• EXCERPT PROVIDED:
%%

3.  Scope of work. Except as may be otherwise specifically limited in this agreement, the services to be rendered by the engineer shall include all services required to complete the task or step in accordance with applicable Agency regulations.
 
4.  Changes.
 
(a)  The grantee may, at any time, by written order, make changes within the general scope of this agreement in the services or work to be performed. If such changes cause an increase or decrease in the engineer's cost of, or time required for, performance of any services under this agreement, whether or not changed by any order, an equitable adjustment shall be made and this agreement shall be modified in writing accordingly. Any claim of the engineer for adjustment under this clause must be asserted in writing within 30 days from the date of receipt by the engineer of the notification of change unless the grantee grants a further period of time before the date of final payment under this agreement.
 
(b)  No services for which an additional compensation will be charged by the engineer shall be furnished without the written authorization of the grantee.
 
5.  Termination
 
(a)  This agreement may be terminated in whole or in part in writing by either party in the event of substantial failure by the other party to fulfill its obligations under this agreement through no fault of the terminating party; Provided, That no such termination may be effected unless the other party is given (1) not less than ten (10) days written notice (delivered by certified mail, return receipt requested) of intent to terminate and (2) and opportunity for consultation with the terminating party prior to termination.
 
(b)  This agreement may be terminated in whole or in part in writing by the grantee for its convenience: Provided, That no such termination may be effected unless the engineer is given (1) not less than ten (10) days written notice (delivered by certified mail, return receipt requested) of intent to terminate and (2) an opportunity for consultation with the terminating party prior to termination.

%%

(Dataset items)
%%

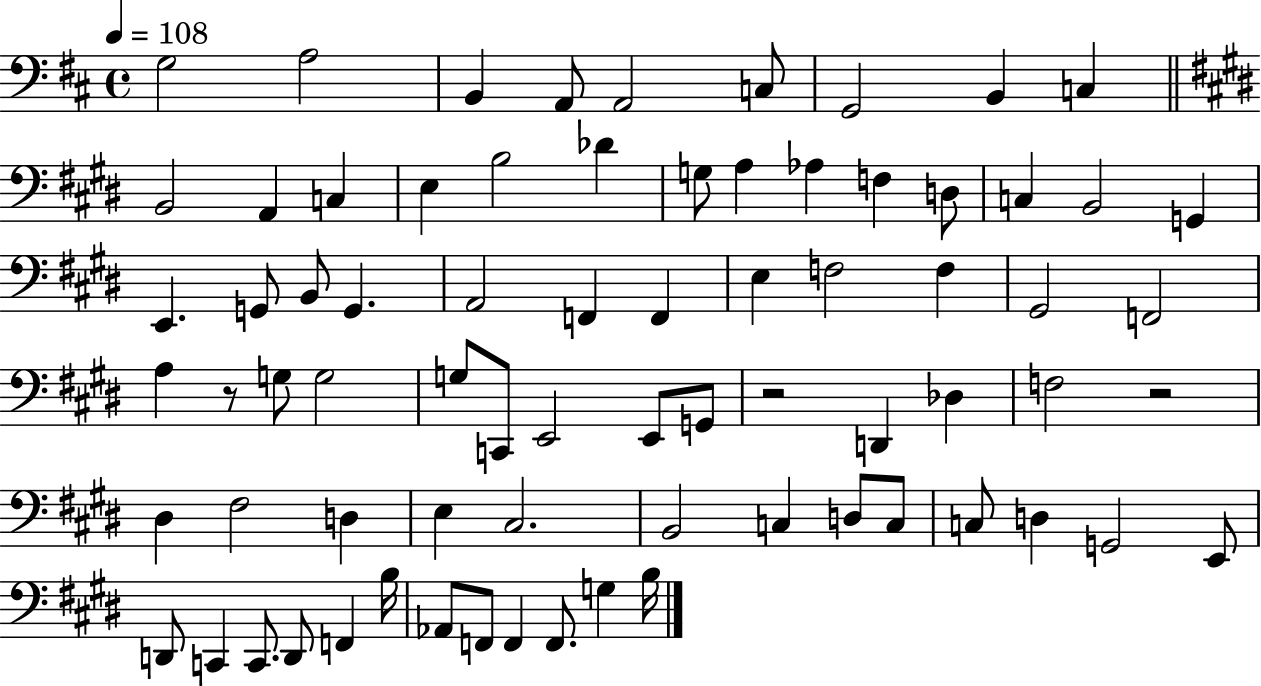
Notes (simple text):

G3/h A3/h B2/q A2/e A2/h C3/e G2/h B2/q C3/q B2/h A2/q C3/q E3/q B3/h Db4/q G3/e A3/q Ab3/q F3/q D3/e C3/q B2/h G2/q E2/q. G2/e B2/e G2/q. A2/h F2/q F2/q E3/q F3/h F3/q G#2/h F2/h A3/q R/e G3/e G3/h G3/e C2/e E2/h E2/e G2/e R/h D2/q Db3/q F3/h R/h D#3/q F#3/h D3/q E3/q C#3/h. B2/h C3/q D3/e C3/e C3/e D3/q G2/h E2/e D2/e C2/q C2/e. D2/e F2/q B3/s Ab2/e F2/e F2/q F2/e. G3/q B3/s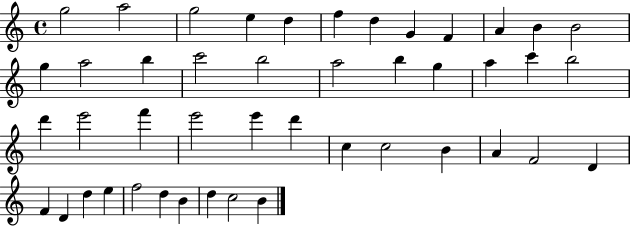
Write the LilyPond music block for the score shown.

{
  \clef treble
  \time 4/4
  \defaultTimeSignature
  \key c \major
  g''2 a''2 | g''2 e''4 d''4 | f''4 d''4 g'4 f'4 | a'4 b'4 b'2 | \break g''4 a''2 b''4 | c'''2 b''2 | a''2 b''4 g''4 | a''4 c'''4 b''2 | \break d'''4 e'''2 f'''4 | e'''2 e'''4 d'''4 | c''4 c''2 b'4 | a'4 f'2 d'4 | \break f'4 d'4 d''4 e''4 | f''2 d''4 b'4 | d''4 c''2 b'4 | \bar "|."
}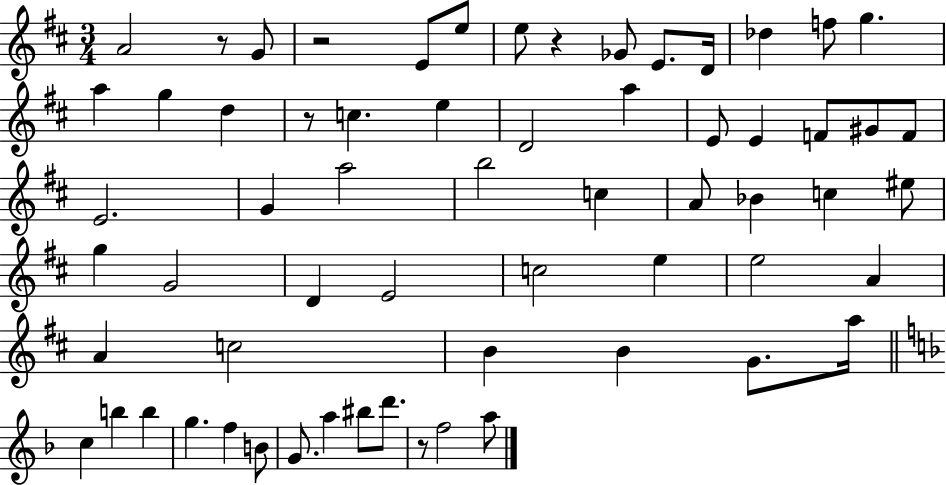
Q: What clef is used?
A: treble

%%

• PROBLEM TO WORK ON: Duplicate the passage from the engineering services agreement starting with "3.  Scope of" and going on through "applicable Agency regulations.".

• COMPLETE RESPONSE:
3.  Scope of work. Except as may be otherwise specifically limited in this agreement, the services to be rendered by the engineer shall include all services required to complete the task or step in accordance with applicable Agency regulations.